Господи, этот проклятый телик нестерпимо скучный, и в холодильнике осталось только две банки мочи МакЭванс! Я не мог заставить себя смотреть это дерьмо.
— Где этот мудацкий Вейтчи? — вырыгнулся я, собственно ни к кому не обращаясь. Министр финансов Норман Ламонт появился на экране.
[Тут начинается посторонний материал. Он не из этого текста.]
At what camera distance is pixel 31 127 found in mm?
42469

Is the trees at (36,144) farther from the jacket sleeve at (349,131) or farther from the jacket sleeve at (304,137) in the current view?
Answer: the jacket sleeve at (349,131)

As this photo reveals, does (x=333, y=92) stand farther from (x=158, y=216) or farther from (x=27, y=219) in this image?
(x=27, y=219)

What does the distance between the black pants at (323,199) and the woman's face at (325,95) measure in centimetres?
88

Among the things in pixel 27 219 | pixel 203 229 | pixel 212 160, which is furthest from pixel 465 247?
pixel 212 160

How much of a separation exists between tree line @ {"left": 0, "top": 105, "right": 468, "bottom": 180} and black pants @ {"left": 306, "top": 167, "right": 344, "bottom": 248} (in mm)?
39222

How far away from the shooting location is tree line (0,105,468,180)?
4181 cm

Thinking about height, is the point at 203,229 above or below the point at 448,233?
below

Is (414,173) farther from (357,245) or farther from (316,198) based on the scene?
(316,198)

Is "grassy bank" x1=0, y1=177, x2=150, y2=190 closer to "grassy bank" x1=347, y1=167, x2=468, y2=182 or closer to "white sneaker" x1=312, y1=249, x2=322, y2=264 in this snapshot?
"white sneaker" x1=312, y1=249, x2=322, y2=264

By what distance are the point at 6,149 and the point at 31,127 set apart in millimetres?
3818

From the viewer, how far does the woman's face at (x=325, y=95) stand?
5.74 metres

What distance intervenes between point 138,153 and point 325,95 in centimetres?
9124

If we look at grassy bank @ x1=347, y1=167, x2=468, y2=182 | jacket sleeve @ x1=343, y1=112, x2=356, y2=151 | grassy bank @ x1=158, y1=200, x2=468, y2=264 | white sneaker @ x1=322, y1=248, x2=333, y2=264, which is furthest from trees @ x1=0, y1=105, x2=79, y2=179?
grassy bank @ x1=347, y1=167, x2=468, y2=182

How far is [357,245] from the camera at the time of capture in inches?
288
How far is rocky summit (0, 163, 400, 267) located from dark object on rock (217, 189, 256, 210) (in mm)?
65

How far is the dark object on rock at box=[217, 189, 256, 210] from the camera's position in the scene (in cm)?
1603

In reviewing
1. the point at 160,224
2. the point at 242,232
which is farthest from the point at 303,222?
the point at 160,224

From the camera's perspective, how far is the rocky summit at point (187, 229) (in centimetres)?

— Хотел бы я убить этого идиота, если только он уже не сдох, — проворчал Дениз.
Я почувствовал очередной приход от экстази, поднялся и начал танцевать. Я, впрочем, не смог бы удержать эту волну; не было больше никаких стимуляторов. Я сильно захотел закинуться еще одной таблеткой и отправиться в «Цитрус» или 9Cs.
— Этот урод, — сказал я, указывая на Ронни, все еще дрыхнувшего со своим отвислым хуем, свисающим из его штанов как какая-то мертвая сюрреалистическая змея, — опять в своем репертуаре — чертова обуза. Тащишь на себе этого бздуна, а он валяется в полном отрубе по всей квартире.
В приступе гнева я стащил Ронни с дивана на пол. Он вызвал во мне прилив омерзения этими своими глупыми очками и усиками.
— Ему и на полу будет хорошо, освободиться место на диване. Он слишком пьян, чтобы заметить разницу.
Мы втроем уселись на диван, используя Ронни как скамеечку для ног. Он был мертв для окружающего мира. Мы по-прежнему изнывали от скуки, так что я поднялся, принес с кухни немного муки и высыпал ее на Ронни. На мгновение я затаил дыхание, узрев в коротком флэшбэке кислотного стиля Слепака, лежащего в снегу.
— Эй, — загоготал Пенмэн, чуть не обосравшись от смеха, — ты бы лучше поберег ковер бедного Вейтчи.
— Это всего лишь мука, — сказал я, но тут уже Дениз отправился на кухню, вернулся с несколькими яйцами и начал разбивать их, выливая на распростертую фигуру Ронни.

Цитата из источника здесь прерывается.